• TEXT EXCERPT:
Zoonotic diseases (or zoonoses) are infectious diseases that can be transmitted between animals and humans, via direct or indirect contacts. They represent a major public health problem around the world.

What is a zoonosis or zoonotic disease?

A zoonotic disease (or zoonosis) is a disease or infection caused by bacteria, parasites, viruses or fungi that is transmitted between vertebrate animals and humans.

Transmission occurs through:

  • direct contact (with the saliva, blood, urine or other body fluids of an infected animal)
  • indirect contact (contact with contaminated air droplets, objects or surfaces or through contaminated food or water)
  • bites of infected arthropod vectors (see also vector-borne diseases). 

Due to our close relationship with animals in agriculture, as companions and in the natural environment, zoonoses comprise a large proportion of existing and emerging diseases in humans around the world.

Examples of zoonotic diseases are cat scratch disease, brucellosis, hantavirus disease, rabies, leptospirosis, anthrax, tularaemia, psittacosis, Q fever, echinococcosis, avian and swine influenza, etc.


Sciensano is responsible for the epidemiological surveillance of several zoonotic diseases. Because this is a diverse group of diseases, different services within Sciensano are involved to ensure correct and adapted follow-up. For some zoonotic diseases, Sciensano is also the National Reference Centre (human) or the National Reference Laboratory (animal).

Saved entries:
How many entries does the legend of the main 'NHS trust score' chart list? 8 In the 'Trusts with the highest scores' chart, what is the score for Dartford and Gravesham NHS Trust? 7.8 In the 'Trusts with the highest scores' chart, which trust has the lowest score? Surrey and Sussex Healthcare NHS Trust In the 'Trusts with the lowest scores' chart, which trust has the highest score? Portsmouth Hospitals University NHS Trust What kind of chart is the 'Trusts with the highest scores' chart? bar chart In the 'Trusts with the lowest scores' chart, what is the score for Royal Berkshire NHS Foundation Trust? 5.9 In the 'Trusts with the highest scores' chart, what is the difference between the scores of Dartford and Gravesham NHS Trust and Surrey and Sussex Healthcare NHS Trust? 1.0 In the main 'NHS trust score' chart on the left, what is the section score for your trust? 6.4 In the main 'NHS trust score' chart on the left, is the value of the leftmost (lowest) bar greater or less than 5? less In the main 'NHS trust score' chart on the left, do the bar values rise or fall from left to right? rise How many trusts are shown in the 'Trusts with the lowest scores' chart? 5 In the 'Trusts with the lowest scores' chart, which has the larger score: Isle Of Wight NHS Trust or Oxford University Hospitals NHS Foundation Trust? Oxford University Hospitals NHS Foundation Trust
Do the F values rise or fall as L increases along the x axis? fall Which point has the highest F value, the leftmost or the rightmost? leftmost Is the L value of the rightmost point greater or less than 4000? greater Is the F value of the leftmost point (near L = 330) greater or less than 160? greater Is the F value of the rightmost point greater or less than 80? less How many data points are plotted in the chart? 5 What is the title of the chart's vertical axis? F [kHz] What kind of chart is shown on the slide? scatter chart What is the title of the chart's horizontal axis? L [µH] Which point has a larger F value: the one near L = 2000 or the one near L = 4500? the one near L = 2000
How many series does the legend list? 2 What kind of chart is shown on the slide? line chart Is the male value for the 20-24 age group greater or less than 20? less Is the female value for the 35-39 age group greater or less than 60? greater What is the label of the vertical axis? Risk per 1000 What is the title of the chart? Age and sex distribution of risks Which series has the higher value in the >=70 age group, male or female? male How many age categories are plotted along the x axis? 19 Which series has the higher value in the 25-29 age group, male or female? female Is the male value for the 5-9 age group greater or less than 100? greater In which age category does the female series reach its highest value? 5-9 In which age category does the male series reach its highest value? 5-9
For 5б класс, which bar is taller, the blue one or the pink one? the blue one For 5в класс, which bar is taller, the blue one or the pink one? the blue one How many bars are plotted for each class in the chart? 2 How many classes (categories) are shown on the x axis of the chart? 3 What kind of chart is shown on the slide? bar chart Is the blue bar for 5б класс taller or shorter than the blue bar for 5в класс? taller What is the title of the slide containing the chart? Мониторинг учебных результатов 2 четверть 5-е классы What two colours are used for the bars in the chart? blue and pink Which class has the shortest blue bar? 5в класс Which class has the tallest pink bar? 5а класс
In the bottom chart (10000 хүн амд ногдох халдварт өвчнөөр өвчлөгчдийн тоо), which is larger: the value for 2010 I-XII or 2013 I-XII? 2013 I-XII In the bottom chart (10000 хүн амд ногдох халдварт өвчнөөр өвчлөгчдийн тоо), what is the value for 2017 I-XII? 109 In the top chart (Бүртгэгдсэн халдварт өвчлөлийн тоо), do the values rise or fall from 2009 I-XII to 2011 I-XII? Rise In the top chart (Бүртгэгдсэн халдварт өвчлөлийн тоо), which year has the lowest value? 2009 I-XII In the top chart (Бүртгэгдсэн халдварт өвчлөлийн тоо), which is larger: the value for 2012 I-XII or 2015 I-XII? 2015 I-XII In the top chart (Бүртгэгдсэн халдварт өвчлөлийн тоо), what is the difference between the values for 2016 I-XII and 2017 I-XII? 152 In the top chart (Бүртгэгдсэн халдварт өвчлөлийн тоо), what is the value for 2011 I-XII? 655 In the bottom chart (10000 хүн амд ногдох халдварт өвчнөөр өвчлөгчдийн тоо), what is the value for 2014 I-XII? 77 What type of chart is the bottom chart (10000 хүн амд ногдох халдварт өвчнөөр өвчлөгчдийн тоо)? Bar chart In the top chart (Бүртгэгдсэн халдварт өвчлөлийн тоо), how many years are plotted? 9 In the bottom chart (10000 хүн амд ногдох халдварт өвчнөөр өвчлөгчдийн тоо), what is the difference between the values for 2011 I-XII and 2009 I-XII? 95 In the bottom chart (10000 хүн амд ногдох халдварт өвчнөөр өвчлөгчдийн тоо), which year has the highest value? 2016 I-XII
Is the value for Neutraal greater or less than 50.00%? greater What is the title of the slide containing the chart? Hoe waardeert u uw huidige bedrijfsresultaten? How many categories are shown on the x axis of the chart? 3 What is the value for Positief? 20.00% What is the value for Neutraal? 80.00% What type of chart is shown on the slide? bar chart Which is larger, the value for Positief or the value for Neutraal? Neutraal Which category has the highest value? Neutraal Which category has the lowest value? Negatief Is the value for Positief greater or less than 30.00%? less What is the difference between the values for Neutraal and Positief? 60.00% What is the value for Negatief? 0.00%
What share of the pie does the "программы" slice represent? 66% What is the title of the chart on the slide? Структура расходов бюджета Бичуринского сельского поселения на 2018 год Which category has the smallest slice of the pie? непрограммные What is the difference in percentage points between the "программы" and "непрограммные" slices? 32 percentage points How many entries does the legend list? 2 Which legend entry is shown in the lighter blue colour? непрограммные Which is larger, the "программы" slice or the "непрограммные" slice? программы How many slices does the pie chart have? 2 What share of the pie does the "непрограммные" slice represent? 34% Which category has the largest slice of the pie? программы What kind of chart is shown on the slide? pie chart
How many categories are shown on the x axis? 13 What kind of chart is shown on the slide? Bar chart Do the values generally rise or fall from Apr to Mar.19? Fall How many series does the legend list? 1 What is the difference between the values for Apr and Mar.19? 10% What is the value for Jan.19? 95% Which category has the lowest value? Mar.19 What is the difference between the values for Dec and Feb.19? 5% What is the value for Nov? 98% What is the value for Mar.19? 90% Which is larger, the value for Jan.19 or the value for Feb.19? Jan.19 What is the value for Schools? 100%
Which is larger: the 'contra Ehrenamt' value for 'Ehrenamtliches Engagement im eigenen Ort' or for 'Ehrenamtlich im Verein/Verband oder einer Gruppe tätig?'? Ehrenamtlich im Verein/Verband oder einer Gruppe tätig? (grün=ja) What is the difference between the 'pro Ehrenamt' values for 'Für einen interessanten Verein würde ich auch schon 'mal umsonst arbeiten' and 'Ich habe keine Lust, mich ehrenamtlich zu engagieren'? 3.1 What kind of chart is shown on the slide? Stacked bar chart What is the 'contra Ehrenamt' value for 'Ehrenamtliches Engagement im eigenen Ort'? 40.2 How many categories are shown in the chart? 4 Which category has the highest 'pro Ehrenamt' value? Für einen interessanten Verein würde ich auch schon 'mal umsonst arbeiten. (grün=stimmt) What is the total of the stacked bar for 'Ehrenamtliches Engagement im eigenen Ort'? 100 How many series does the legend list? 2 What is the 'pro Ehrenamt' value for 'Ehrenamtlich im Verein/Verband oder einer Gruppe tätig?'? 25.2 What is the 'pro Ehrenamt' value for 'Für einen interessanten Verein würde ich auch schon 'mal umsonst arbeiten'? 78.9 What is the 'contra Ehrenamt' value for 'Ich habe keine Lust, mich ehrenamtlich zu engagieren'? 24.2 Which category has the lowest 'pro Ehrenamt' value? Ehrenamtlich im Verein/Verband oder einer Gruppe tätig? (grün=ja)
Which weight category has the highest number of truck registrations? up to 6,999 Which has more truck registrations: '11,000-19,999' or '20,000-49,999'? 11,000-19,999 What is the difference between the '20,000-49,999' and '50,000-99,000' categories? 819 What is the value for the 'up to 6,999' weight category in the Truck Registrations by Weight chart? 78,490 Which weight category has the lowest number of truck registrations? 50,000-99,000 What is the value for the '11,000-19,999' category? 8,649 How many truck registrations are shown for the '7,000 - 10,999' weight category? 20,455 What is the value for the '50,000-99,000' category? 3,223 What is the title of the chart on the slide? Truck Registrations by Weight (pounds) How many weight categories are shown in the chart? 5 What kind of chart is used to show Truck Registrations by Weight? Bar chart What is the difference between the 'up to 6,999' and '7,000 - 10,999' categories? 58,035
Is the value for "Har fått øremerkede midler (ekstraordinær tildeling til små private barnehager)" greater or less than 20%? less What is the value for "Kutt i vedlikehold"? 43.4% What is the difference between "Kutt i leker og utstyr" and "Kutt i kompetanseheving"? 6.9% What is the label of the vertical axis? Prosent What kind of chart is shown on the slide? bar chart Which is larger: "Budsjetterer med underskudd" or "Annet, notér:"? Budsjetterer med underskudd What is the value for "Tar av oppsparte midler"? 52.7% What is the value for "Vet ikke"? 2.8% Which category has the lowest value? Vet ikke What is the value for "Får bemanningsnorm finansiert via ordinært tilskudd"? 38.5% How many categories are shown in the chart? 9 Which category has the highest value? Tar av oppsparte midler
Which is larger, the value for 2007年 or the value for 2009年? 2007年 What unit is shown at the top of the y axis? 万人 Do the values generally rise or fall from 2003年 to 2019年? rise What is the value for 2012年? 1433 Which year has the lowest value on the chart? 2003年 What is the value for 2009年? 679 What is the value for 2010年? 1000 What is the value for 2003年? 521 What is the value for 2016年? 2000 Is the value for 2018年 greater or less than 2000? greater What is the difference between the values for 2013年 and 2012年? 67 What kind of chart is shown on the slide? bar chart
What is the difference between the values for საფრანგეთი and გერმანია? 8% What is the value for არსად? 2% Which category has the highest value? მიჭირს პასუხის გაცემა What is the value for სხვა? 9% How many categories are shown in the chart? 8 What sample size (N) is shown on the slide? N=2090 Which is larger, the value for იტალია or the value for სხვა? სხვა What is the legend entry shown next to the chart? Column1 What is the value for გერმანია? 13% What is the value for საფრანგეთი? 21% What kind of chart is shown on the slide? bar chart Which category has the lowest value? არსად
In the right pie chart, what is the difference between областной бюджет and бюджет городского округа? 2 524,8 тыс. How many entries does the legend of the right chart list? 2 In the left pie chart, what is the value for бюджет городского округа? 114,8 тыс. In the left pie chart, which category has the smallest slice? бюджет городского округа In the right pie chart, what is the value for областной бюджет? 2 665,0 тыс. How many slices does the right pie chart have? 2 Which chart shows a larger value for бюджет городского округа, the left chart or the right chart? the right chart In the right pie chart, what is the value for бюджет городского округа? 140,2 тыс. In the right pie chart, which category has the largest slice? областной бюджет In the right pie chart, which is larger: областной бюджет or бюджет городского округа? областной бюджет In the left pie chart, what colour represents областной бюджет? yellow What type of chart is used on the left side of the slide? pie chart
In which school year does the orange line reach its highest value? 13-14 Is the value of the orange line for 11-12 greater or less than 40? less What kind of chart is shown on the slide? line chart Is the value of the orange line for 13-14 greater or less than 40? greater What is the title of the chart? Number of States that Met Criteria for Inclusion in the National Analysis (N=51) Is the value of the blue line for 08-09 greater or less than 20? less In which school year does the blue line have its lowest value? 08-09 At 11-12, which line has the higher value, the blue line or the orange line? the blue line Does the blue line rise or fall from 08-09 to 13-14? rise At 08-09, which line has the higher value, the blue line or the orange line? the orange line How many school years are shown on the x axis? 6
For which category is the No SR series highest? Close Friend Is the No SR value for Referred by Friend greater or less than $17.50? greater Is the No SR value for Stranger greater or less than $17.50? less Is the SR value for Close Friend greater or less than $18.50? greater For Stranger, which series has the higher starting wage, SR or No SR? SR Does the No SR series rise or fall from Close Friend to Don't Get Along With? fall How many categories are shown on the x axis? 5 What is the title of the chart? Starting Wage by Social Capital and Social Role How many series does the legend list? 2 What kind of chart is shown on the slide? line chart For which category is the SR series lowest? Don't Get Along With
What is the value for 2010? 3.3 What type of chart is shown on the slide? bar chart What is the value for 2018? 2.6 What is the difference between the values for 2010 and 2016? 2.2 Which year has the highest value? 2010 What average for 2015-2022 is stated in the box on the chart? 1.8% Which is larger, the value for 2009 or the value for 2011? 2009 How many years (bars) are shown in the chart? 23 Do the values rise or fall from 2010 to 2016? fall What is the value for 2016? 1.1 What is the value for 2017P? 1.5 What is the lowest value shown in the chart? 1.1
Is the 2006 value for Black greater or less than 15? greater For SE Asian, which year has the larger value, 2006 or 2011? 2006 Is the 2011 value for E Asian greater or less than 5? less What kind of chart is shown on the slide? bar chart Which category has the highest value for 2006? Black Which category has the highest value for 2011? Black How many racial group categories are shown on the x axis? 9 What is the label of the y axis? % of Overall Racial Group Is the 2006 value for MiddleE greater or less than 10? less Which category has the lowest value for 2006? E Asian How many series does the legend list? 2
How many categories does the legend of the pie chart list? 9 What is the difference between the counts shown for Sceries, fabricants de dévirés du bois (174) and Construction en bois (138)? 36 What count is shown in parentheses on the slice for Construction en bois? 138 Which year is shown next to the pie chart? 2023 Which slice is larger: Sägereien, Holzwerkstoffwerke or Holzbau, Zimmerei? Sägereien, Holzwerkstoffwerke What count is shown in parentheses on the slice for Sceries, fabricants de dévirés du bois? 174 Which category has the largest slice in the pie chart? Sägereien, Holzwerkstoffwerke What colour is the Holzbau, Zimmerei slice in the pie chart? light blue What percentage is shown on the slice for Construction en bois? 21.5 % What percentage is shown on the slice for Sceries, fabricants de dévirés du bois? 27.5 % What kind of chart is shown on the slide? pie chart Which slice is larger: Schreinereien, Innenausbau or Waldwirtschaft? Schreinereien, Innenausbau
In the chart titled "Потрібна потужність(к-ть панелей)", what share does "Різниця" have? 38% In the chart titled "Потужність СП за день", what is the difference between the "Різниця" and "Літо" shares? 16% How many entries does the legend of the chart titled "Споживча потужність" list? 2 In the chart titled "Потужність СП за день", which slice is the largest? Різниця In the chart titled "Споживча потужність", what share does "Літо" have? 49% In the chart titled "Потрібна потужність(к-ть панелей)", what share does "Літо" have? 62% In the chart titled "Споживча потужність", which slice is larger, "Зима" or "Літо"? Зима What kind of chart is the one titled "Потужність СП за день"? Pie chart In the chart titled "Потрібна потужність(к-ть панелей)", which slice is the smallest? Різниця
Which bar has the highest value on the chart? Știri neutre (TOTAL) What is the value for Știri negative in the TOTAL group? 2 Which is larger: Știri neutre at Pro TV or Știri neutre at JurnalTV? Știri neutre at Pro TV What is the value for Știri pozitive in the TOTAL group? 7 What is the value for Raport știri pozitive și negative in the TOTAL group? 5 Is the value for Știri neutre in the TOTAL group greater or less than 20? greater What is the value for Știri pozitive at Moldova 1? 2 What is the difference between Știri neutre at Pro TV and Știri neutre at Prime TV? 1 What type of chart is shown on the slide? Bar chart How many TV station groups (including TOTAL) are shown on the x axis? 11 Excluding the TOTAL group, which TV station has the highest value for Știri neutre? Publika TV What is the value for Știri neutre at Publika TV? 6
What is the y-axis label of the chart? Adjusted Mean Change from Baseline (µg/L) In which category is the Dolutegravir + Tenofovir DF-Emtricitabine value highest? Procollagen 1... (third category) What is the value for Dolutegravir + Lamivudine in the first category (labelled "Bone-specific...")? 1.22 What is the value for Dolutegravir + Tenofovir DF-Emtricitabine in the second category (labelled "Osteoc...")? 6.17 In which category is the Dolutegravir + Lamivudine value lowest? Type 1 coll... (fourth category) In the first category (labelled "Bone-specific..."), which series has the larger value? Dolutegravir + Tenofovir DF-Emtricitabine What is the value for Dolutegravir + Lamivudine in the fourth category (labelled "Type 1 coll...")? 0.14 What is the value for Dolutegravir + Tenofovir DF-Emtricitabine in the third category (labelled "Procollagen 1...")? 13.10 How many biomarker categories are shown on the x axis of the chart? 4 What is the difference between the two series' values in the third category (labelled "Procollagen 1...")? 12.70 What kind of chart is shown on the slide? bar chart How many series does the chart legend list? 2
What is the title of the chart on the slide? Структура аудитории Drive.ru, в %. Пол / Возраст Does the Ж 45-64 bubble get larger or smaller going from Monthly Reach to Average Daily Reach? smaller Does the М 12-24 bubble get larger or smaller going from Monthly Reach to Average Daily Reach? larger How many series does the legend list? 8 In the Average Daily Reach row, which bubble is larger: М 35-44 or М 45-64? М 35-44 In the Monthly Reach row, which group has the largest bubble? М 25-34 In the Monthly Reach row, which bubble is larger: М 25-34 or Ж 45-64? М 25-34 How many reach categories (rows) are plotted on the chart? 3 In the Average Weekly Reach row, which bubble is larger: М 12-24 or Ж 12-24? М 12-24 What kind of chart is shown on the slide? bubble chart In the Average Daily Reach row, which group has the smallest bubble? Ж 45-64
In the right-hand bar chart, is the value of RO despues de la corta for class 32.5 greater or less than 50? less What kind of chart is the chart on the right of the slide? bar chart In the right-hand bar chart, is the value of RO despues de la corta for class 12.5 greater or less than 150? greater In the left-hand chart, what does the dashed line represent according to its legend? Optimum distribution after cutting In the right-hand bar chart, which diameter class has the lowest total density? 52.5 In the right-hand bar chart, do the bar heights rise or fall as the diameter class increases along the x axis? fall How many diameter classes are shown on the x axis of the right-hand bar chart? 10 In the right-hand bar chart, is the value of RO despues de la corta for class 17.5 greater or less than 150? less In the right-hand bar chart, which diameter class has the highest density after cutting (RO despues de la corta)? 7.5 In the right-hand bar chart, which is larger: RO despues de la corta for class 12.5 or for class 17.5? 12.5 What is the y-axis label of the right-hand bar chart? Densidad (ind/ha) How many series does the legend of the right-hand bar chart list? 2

• REQUIRED ACTION: Please write out the stretch of the zoonotic diseases text from "What is a zoonosis" through "also vector-borne diseases).", word for word.

• FINISHED EXERCISE:
What is a zoonosis or zoonotic disease?

A zoonotic disease (or zoonosis) is a disease or infection caused by bacteria, parasites, viruses or fungi that is transmitted between vertebrate animals and humans.

Transmission occurs through:

  • direct contact (with the saliva, blood, urine or other body fluids of an infected animal)
  • indirect contact (contact with contaminated air droplets, objects or surfaces or through contaminated food or water)
  • bites of infected arthropod vectors (see also vector-borne diseases).